TASK BRIEF ::
Go through the records below from the first line and print each one exactly, stopping after the line that contains "4K Footage of". Do not print pictures or anything past that line.

Stored dataset items
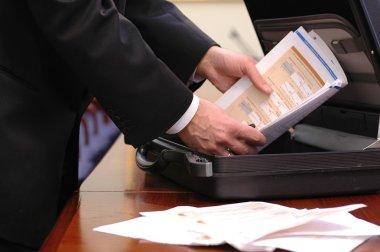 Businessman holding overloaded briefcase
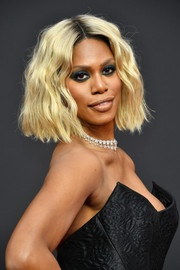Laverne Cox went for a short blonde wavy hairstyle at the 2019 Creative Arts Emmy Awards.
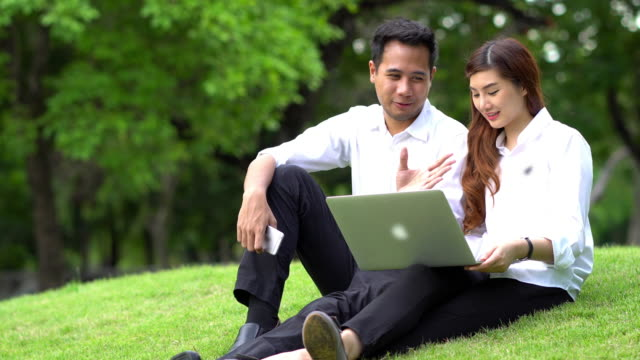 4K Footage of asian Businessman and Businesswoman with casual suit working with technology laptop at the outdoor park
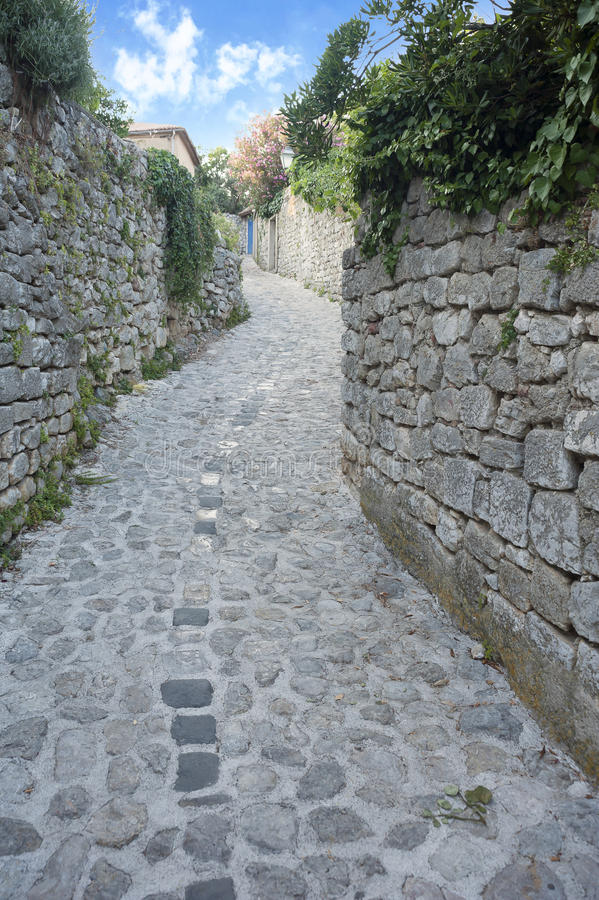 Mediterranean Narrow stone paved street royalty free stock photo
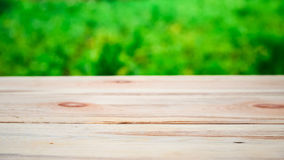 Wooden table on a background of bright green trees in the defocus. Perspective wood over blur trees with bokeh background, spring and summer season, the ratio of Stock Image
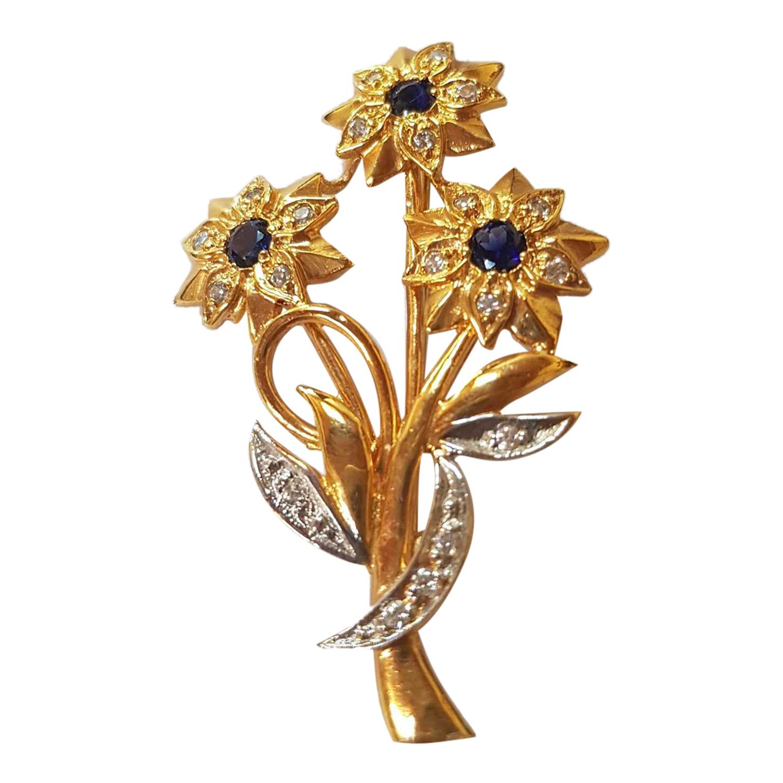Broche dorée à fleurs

SOLUTION ::
 Businessman holding overloaded briefcase
Laverne Cox went for a short blonde wavy hairstyle at the 2019 Creative Arts Emmy Awards.
 4K Footage of asian Businessman and Businesswoman with casual suit working with technology laptop at the outdoor park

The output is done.